I started to attend a Men’s Group at Church. The guys in it were very nice and also very devout. Right now I am not and the group had some Opus Dei like flavorings that left me more disturbed than inspired. There was a very pious psychiatrist at the clinic who kept trying to convert me to his way of belief and prayer. I had to keep telling him that his way was not my way. One time in a staffing meeting with other psychiatrists he got down on his knees and started to pray out loud. The very Jewish chief of staff had to tell him “There will be none of that in here”. I would not be a good evangelist. I still am trying to understand myself and my relationship with a higher power. I don’t think I can share that with anyone else until I understand it myself

Right now I am again thinking of the Jesus of history and the Christ of faith. Since this is the beginning of the Christmas season, I am thinking a lot about the Holy Family. The two major interests in my life (apart from baseball and football) have been family dynamics and religion. I think of the stages of family development. The first task of any couple is to establish their relationship apart from their family of origin. This can be very difficult. There can be conflict over finances, careers and premarital friendships. There can be much conflict over which of the couple’s family of origin is more important. The next stage involves the birth of a child if a family desires to have children. Both can be very excited, but almost every male will feel some jealousy as his wife turns most of her attention to the baby. There then has to be some agreement over who has the most responsibility for the child. Who gets up if the baby is crying or sick? Who stays home, etc? Families can work thru this and then it can start all over again with the birth of another child.  The family then presents their children to the outside world when it is time to start school.  This goes on until it is time for the children to leave and the couple has to renegotiate their own relationship. This is a very broad outline and can have many variables (divorce, illness, death, etc.).

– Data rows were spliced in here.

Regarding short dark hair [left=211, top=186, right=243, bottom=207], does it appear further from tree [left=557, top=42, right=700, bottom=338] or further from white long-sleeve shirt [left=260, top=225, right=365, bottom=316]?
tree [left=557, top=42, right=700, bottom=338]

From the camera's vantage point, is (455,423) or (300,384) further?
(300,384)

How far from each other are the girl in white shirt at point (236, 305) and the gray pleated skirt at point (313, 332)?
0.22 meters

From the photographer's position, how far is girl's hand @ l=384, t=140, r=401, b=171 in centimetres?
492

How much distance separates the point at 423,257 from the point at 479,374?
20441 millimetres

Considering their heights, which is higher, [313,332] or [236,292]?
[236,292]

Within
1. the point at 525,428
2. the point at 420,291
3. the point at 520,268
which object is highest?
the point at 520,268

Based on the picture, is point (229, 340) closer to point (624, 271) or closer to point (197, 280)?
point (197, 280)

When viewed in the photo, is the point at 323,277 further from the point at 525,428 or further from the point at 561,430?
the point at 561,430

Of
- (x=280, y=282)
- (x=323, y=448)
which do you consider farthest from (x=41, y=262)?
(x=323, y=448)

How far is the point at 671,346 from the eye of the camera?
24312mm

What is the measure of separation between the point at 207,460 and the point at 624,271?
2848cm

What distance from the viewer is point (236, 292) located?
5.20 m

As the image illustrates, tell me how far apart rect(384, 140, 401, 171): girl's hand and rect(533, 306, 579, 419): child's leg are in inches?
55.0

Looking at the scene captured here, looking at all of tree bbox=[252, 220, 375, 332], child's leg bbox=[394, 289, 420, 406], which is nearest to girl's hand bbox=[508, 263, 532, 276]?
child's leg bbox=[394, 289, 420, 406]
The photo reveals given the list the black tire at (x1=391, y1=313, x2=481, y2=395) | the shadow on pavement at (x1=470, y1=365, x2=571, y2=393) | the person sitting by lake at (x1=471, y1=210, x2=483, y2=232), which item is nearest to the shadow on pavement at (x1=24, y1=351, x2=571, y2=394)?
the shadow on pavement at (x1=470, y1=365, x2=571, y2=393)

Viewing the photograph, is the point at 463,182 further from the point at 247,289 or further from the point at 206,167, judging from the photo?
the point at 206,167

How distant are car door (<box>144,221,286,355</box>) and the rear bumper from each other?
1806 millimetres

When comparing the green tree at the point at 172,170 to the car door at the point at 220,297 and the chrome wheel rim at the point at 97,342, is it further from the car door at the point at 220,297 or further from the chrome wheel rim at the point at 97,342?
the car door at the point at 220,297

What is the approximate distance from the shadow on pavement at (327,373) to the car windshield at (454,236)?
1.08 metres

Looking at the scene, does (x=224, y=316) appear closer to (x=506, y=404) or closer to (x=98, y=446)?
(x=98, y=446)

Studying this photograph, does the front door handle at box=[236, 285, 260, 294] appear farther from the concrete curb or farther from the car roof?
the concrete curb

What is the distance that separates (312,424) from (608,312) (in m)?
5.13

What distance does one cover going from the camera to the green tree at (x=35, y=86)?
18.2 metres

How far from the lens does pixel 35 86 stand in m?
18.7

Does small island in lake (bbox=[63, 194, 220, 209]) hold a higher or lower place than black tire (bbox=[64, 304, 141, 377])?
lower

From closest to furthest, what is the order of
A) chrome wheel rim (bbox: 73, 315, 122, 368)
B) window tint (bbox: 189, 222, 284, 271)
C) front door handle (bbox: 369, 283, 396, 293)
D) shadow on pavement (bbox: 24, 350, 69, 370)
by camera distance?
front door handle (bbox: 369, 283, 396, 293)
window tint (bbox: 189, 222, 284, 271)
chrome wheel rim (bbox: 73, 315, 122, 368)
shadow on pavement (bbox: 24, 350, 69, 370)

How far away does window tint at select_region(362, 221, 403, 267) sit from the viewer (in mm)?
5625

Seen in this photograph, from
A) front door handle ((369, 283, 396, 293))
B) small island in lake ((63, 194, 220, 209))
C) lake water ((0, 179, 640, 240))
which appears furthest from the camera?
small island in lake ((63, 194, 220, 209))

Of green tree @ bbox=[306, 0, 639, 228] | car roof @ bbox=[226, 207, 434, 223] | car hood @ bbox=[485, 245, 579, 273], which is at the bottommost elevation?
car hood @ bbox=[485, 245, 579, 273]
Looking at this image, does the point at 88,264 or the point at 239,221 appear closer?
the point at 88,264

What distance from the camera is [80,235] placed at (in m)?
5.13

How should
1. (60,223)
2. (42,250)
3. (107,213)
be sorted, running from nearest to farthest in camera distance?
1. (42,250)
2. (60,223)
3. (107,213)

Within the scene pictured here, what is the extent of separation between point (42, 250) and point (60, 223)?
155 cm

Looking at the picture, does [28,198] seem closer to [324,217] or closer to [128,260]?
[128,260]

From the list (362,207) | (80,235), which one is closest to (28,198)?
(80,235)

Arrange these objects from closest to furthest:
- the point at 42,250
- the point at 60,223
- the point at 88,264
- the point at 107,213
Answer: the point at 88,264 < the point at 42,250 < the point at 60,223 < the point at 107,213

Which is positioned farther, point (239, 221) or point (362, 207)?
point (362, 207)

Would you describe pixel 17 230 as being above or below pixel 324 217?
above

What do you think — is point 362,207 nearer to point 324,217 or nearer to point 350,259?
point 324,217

 I can read the early chapters of Matthew and Luke and see a young family experiencing a lot of stress. However there is really not much there. Jesus suddenly appears in his early 30s and is dead a few years later. What about before that? I have seen families raise children and have personally experienced raising two wonderful sons. However every family struggles. How did Joseph and Mary support themselves? Joseph is described as a “tekton” which commonly means craftsman or artisan. He is thought to have been a carpenter and Jesus is described as a carpenter. What kind of work did they do? There were no power tools so the work was probably physically very demanding. Joseph would come home and be very tired.  The family had to eat. Was Mary a good cook? Usually in Jewish villages there was a communal oven. The women would stand around and talk while their food was cooking. What would they talk about?  Did the family have friends? Would they celebrate the holidays with other members of their village? After Jesus left on his mission, how would Mary support herself? Joseph, who was supposedly much older, is presumed to have died before Jesus left. Was Mary so revered in her village that the village took care of her? The more I read about the scriptures origins, the more confused I get.

I wonder how much of this is true. The scriptures have a common theme, but some of the details are different. How many were put in just to enhance the faith of the early Christians?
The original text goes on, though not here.